TASK BRIEF: When you reach the line containing "slide 4 of 6, Carbona", begin reproducing the material exactly, stop after the line containing "Marque Monaco - Le", and leave out any pictures along the way.

(SUPPLIED MATERIAL Opens)

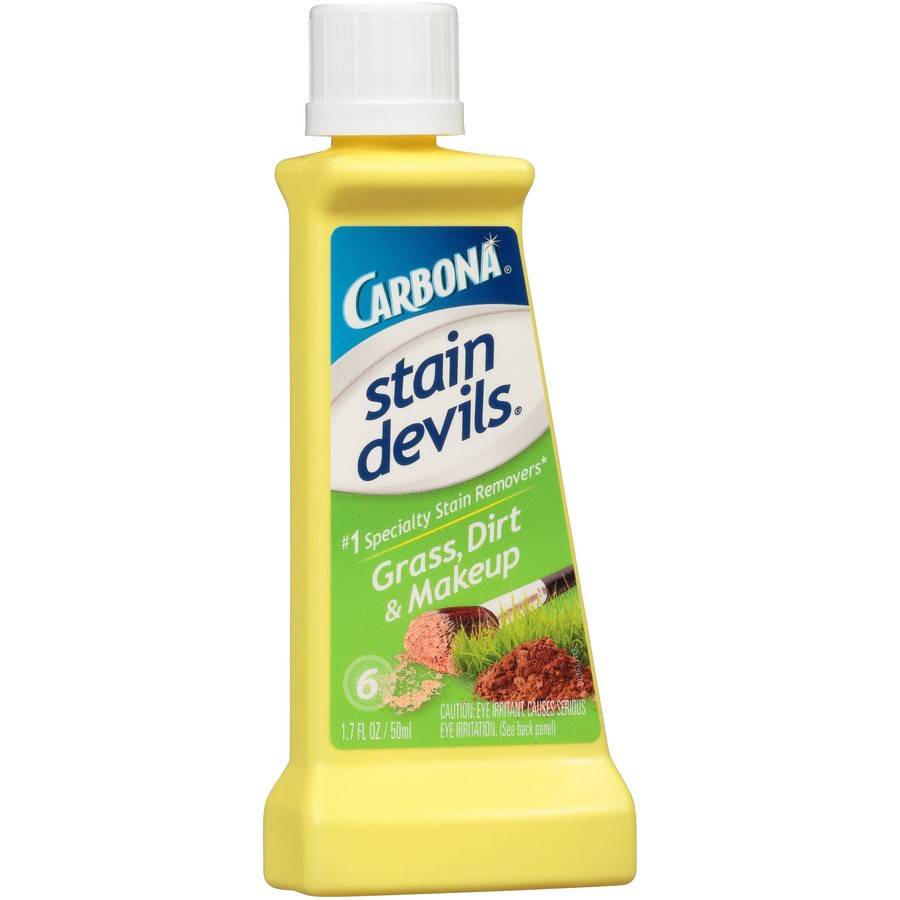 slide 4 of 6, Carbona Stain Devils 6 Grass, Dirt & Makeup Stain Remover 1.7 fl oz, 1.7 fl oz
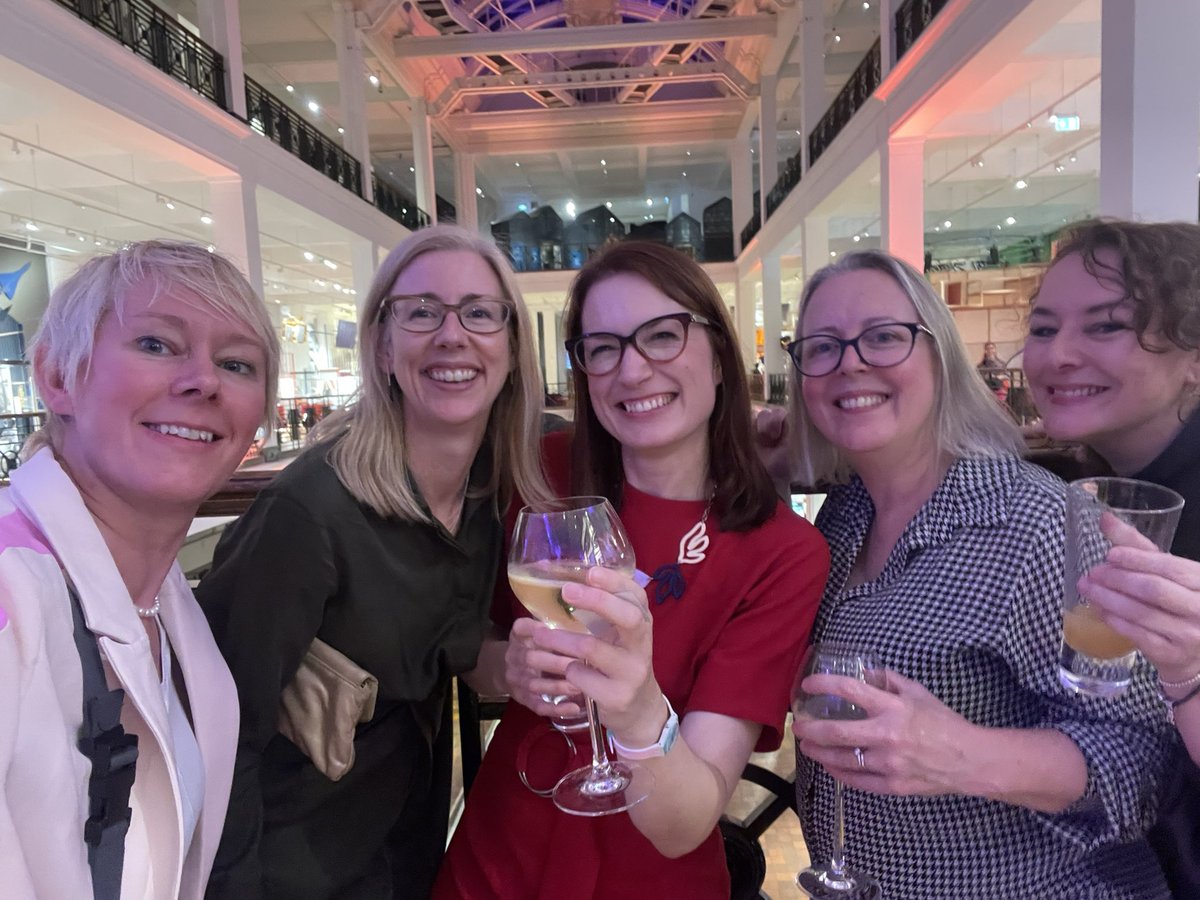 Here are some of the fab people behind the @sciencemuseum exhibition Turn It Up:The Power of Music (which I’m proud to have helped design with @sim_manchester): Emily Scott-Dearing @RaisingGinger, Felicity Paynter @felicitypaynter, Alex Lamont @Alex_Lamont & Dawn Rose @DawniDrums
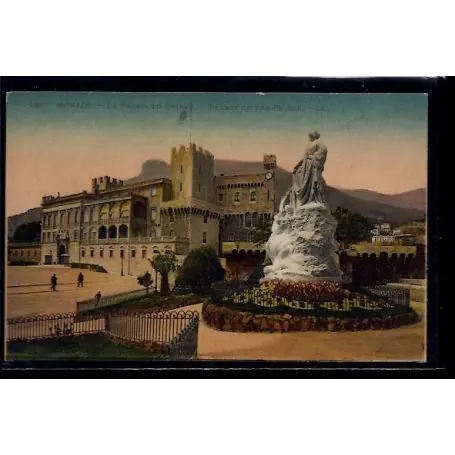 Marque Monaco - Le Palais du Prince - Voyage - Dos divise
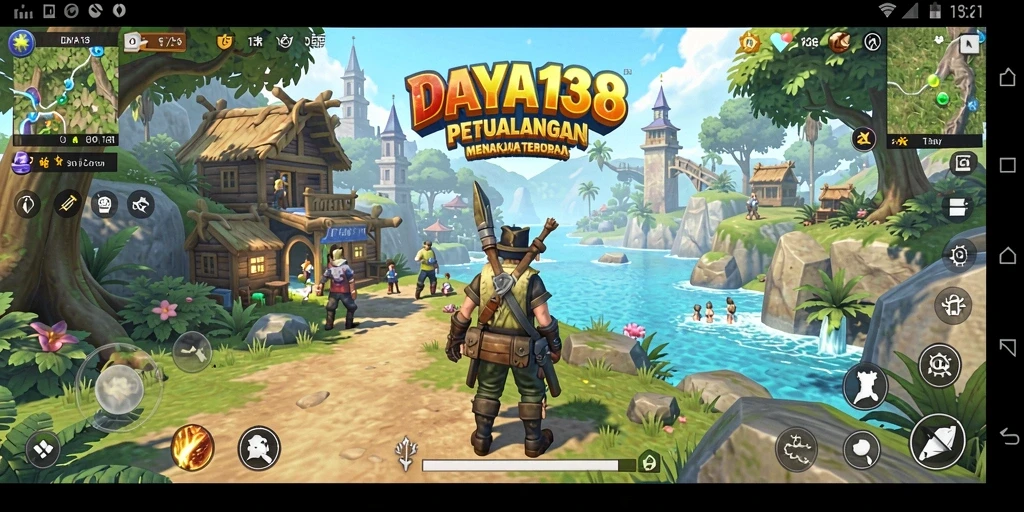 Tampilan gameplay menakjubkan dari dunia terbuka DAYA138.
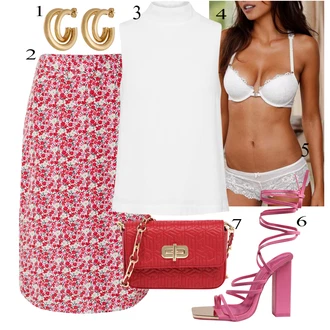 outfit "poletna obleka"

(SUPPLIED MATERIAL Closes)
(SUPPLIED MATERIAL Opens)

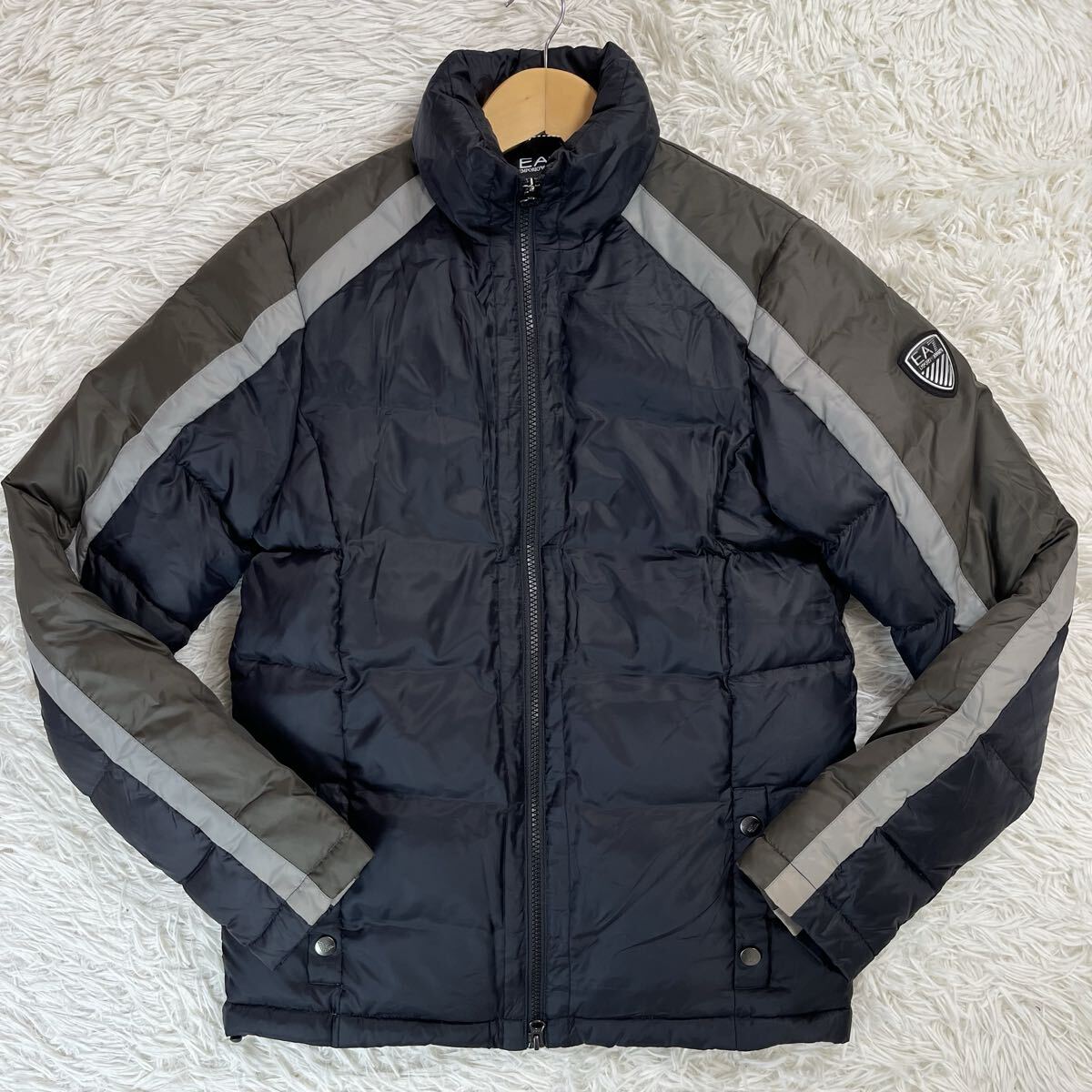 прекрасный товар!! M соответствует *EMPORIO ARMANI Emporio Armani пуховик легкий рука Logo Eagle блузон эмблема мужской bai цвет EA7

(SUPPLIED MATERIAL Closes)

SOLUTION TO THIS EXERCISE:
 slide 4 of 6, Carbona Stain Devils 6 Grass, Dirt & Makeup Stain Remover 1.7 fl oz, 1.7 fl oz
 Here are some of the fab people behind the @sciencemuseum exhibition Turn It Up:The Power of Music (which I’m proud to have helped design with @sim_manchester): Emily Scott-Dearing @RaisingGinger, Felicity Paynter @felicitypaynter, Alex Lamont @Alex_Lamont & Dawn Rose @DawniDrums
 Marque Monaco - Le Palais du Prince - Voyage - Dos divise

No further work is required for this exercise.